PIED PIPER by Nevil Shute

My cousin gave me this to read on the plane last week. I was glad to see it. I've only ever read one other Shute - when I was about fourteen - ON THE BEACH, which made a really big impact on me (in the way things do much more often at fourteen than at thirty three). Essentially, it tells the story of a bunch of people waiting on a beach in Australia for the nuclear cloud that has obliterated the rest of the world to float towards them. I loved it. So much so, that I'm scared to re-read it in case I don't love it anymore. Anyway, PIED PIPER makes me feel I could go back to the BEACH, because I really like it too.

It tells the story of an elderly British man who decides to go to France for a spot of fishing. Not too much to make a novel out of there, except that the year is 1940, and Germany is very much on the move. Once he's been there for a little while, it begins to look more likely that France will fall, the man decides to leave for London, and another guest at the hotel asks him to take their children (aged 5 and 8) with him. He agrees, thinking that this will entail simply a train ride to the coast, and then the ferry – a journey of less than 24 hours.

Unfortunately, on the way, one of the children becomes ill, so they are forced to wait in a hotel. By the time they can leave they are having to constantly change their travel plans, as word reaches them of this or that train or port shutting down as the Germans advance. You get very much the sense of what it would really have been like to be in France at this time: everything is based on rumours and surmise, and no one thinks for a minute that Paris will actually fall, until it really does. Eventually, he is reduced to walking with the children, while the roads are machinegunned, and attempting to keep his nationality a secret to avoid arrest and internment by the Germans. As they proceed, they pick up other lost or abandoned children on the way, till he eventually is looking after five children.
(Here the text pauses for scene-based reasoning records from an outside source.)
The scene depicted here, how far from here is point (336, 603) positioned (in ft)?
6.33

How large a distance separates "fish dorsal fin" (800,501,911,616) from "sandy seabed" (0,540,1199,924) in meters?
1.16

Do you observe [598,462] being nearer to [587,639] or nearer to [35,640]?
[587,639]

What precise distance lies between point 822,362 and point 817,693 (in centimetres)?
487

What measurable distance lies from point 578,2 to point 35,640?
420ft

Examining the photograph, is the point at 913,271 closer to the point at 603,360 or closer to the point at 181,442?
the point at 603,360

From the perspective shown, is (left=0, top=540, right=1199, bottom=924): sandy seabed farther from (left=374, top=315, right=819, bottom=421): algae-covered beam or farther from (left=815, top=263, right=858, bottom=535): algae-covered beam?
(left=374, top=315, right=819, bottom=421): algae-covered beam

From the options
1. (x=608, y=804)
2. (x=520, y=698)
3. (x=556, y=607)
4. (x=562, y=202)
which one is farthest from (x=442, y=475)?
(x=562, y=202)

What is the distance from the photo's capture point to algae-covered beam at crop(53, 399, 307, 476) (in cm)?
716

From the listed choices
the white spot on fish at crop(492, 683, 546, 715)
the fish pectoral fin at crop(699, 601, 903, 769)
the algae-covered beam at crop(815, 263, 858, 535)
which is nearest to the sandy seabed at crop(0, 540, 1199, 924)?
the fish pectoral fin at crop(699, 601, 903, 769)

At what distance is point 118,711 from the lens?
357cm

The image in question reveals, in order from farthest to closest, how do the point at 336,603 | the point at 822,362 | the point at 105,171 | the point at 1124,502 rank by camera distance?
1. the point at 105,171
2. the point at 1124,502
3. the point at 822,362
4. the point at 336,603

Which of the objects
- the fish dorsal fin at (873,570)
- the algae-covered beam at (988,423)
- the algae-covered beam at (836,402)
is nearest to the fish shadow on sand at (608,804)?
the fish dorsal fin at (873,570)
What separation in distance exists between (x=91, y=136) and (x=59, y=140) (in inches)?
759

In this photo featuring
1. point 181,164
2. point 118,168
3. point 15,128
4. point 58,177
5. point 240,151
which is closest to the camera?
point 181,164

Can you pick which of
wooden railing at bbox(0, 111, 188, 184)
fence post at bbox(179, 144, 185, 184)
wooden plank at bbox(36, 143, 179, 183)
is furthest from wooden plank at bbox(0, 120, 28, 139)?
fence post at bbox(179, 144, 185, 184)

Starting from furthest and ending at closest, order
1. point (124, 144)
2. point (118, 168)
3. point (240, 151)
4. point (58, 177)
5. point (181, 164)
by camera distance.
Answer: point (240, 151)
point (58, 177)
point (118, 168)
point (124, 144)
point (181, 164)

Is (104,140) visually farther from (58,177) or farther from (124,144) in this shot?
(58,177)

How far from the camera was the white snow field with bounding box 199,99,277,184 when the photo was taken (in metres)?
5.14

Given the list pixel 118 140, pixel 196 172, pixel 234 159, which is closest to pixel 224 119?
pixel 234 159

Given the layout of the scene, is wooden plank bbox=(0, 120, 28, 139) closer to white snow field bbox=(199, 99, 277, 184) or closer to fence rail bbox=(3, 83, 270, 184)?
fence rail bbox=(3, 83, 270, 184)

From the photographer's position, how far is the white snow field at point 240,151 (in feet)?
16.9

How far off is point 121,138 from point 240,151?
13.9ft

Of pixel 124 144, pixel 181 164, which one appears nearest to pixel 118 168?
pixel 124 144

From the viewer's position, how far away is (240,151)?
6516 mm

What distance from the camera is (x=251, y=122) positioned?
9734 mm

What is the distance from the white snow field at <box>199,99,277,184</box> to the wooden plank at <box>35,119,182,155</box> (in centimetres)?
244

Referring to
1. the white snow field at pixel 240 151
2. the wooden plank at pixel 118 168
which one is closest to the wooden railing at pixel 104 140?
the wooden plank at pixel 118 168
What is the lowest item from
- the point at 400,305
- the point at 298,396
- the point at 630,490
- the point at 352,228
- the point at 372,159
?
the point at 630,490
We learn that the reason he chose such an odd time to go on a French holiday was because his son was killed in the very early days of the war, and he spends much of the book trying to come to terms with the loss. He does eventually get all the children to safety, and, in a beautifully handled parallel arc, comes to accept the death of his own child.

This is a cleanly and intelligently written page turner with lots of heart. It kept me up till 3am finishing it, which I do not think was just the jetlag.